As before, we see significant effects of contralateral action in all three kernels (Author response image 3A-C). Significant positive modulation by chosen Q value is still seen primarily in the lever presentation and lever press kernels (Author response image 3B, C). As with in Figure 3C, F, we do not see a significant effect from the interaction terms, suggesting that value effects reflect chosen value rather than side-specific value. In the lever press kernels (Author response image 3C), we again see the contralateral action regressors cross from positive to negative soon after the lever press, reaffirming results from Figure 4. We see similar results in VTA/SN::DMS cell-bodies recordings, though the effect is weaker in the lever presentation kernels (Author response image 3D-F).

Another important idea that was not specifically addressed was whether dopamine activity reflects the reward prediction or the vigour of the (contralateral) action. Is there enough variance between the Q value and, say, initiation speed to include that as an additional regressor? The chosen minus unchosen value signals come pretty late given the speed of the GCaMP6f, so what is actually driving these here?

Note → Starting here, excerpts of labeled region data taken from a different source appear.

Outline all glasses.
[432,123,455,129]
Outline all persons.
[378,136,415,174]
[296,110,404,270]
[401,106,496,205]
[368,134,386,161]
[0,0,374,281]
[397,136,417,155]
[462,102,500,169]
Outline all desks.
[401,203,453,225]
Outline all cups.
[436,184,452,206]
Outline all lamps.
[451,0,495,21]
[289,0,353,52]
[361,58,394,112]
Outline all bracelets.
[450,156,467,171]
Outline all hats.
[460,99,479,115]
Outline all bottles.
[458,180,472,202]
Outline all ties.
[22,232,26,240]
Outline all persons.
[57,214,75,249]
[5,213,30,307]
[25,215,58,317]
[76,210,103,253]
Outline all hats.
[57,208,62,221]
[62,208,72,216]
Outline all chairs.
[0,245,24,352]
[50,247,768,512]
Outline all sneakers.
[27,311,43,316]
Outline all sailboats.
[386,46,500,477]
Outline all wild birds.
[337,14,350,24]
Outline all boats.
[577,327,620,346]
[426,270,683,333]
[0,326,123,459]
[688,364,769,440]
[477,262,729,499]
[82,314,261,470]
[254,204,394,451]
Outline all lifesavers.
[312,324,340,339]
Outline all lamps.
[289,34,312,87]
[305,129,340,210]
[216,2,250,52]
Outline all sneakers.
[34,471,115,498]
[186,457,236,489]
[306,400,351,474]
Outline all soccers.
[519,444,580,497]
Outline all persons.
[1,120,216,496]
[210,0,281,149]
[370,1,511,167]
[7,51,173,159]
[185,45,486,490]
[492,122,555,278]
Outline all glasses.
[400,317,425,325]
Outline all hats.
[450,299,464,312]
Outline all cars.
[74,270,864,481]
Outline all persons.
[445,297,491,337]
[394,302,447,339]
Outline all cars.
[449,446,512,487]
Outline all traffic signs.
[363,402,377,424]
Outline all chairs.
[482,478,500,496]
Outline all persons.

Thank you for this important question. We considered the lever-press latency as a measure of vigor as we did not have video or other measures of vigor available. To investigate this issue we redid the regression analysis in Figure 3C, F but included the latency of lever press as an additional nuisance covariate (Figure 3—figure supplement 7). Our results indicated that latency of the lever press was not a strong predictor for GCaMP6f signals. Our conclusions with regards to the original variables remained the same. In order also to address the reviewer’s parenthetical note that the DA activity might reflect the vigor of contralateral action specifically, we also repeated this analysis on only contralateral trials (not shown). As with the results, the latency of lever press was still not a strong or significant predictor for GCaMP6f signals on contralateral choice trials. We’d like to thank the reviewer for suggesting this additional analysis, which confirmed that the DA activity was related to both chosen value and contralateral choice, unconfounded by response vigor insofar as we can estimate it.

Reviewer #3:

[…] - A remaining probability for contralateral lever presses at 0.35-0.4 (Figure 1B), 7-10 trials after the ipsilateral lever has become the high-probability option, seems quite high. Especially, since probability for choosing the contralateral lever, when it is the high-probability option, gets to around 0.9. Is the animals' behavior towards the two sides comparable? Is there a bias? This is essential for the analyses performed (e.g., if the number of rewarded trials is different, interpreting how trial history affects activity becomes more difficult). The authors need to both test and discuss this.

Thank you for this important question. We apologize that the plot originally shown in the paper gave a misleading impression, which we discuss below. But first, on examining the preferences of the mice overall, we did not find that they strongly or consistently preferred the contralateral or ipsilateral action.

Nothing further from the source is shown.